Anyone have any experience with these Canadian built guitars? Just read this feature on them in Fretboard Journal:

http://www.fretboardjournal.com/photos/behind-scenes-halcyon-guitars


----------



## knight_yyz (Mar 14, 2015)

Ed Bond is the main luthier there. he used to work for Larivee. So I'm sure he knows what he is doing. The video clips I have heard of these guitars, they sound amazing. And if you want a better guitar they have the higher end line as well under the name Tinker Guitars, they start at 3k and up.

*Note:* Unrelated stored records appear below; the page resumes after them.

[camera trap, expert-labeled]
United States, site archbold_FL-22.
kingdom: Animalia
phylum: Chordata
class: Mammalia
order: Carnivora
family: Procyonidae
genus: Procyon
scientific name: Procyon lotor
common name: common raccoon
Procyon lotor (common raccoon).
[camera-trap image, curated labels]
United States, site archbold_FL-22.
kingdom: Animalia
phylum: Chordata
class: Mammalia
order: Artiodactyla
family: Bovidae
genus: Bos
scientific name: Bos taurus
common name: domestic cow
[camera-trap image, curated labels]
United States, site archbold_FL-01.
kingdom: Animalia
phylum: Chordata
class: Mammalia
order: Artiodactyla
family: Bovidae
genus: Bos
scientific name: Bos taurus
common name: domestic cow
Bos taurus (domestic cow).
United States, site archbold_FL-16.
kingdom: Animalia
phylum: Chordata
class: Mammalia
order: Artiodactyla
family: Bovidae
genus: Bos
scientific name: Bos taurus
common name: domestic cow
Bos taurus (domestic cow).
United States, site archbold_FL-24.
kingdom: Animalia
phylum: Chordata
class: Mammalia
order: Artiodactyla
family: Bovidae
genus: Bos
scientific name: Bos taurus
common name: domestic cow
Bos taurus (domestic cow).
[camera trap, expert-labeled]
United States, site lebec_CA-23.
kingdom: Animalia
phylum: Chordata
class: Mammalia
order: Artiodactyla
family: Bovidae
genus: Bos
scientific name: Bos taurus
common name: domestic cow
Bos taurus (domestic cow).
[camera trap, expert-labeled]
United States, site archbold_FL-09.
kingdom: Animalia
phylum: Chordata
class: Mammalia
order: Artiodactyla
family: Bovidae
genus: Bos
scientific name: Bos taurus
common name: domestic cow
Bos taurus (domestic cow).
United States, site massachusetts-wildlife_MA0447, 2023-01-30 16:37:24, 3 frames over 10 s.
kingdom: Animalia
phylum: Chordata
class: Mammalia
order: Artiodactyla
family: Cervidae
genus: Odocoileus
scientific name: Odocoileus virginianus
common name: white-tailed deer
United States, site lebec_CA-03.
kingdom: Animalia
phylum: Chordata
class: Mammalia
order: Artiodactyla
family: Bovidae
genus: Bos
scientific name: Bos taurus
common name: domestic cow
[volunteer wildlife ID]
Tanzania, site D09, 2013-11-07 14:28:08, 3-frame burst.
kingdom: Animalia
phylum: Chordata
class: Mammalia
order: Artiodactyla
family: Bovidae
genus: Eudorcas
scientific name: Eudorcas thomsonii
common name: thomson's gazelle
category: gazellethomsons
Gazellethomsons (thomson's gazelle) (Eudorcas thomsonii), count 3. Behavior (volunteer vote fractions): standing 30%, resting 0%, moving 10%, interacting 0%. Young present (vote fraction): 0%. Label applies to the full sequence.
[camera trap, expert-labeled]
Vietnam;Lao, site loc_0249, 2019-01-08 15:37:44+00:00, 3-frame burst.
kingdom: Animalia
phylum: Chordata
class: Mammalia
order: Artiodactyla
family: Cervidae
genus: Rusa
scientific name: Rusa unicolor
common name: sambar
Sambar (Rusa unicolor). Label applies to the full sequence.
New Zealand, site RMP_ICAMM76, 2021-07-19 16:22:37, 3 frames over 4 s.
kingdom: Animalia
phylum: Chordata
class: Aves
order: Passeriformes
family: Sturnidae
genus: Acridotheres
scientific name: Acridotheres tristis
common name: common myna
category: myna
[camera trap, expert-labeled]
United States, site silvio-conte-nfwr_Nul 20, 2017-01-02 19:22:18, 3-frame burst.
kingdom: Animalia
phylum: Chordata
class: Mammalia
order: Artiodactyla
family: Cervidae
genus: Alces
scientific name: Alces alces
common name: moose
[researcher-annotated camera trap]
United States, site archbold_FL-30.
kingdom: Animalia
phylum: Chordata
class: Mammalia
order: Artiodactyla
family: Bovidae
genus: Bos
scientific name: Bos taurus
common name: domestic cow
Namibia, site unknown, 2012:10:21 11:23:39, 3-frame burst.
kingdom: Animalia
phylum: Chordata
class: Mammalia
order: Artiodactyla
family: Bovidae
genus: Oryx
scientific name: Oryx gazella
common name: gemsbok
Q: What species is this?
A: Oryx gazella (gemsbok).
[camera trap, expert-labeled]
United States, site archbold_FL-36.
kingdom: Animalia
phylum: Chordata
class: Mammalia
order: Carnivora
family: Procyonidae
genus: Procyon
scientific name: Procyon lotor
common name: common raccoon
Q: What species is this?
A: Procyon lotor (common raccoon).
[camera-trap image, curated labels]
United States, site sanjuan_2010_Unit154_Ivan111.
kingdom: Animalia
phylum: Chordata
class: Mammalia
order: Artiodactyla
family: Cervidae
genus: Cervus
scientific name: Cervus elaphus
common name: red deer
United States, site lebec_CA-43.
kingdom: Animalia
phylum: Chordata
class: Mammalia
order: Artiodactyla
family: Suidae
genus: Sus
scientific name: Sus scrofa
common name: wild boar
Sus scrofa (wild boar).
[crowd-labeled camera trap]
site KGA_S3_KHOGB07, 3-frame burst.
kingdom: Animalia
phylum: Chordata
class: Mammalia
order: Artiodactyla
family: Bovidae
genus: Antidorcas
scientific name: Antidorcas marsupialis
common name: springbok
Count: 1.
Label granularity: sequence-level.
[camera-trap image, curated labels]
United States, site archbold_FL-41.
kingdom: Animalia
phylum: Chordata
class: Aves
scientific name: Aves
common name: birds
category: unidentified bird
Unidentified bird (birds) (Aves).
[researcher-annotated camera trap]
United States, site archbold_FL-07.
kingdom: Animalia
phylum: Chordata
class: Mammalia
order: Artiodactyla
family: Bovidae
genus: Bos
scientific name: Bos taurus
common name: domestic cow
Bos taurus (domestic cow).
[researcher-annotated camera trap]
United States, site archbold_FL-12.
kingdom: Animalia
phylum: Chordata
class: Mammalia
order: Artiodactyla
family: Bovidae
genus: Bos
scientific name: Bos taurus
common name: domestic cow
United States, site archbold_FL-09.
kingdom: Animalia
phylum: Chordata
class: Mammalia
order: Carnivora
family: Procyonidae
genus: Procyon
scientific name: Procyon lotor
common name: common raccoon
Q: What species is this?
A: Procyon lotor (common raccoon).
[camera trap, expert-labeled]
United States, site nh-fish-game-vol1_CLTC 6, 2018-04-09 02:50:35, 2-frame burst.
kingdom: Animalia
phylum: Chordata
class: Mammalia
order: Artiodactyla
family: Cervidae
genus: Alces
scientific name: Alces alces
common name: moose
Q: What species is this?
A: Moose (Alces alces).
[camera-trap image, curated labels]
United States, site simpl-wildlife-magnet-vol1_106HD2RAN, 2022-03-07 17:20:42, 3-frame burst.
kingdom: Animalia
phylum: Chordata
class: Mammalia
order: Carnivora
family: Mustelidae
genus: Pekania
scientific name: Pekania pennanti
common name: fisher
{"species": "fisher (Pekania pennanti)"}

http://www.tinkerguitars.com/


----------



## Gary787 (Aug 27, 2011)

I have a Walnut/Sitka AJ. If you are familiar with a Gibson AJ this guitar is very similar. The physical weight of this guitar is very light. It's a great guitar, I very seldomly play my Larrivee L03R anymore. I have attached my old build thread and three are pictures there as well. 
I have a Walnut/Sitka SJ on order with Ed and I expect it in a month or so.
http://www.guitarscanada.com/showthread.php?62568-Canadian-made-Halcyon-Guitars&highlight=


----------



## new2guitar_eh (Apr 18, 2015)

While I have never played a Halcyon, there have been numerous posts over at Acoustic Guitar Forum....all of them with high praise for this Canadian builder. From everything I have read, you could not go wrong with a Halcyon


----------



## Ship of fools (Nov 17, 2007)

Ed is an awesome guy and builds great guitars and for his price point you really cant go wrong ordering one from him I have enjoyed each and every one that I have tried. ship


----------



## knight_yyz (Mar 14, 2015)

there is a 8 month wait list.


----------



## Gary787 (Aug 27, 2011)

Eds price is going up $100 January 1,2016 if you are on the fence you may need to act fast.


----------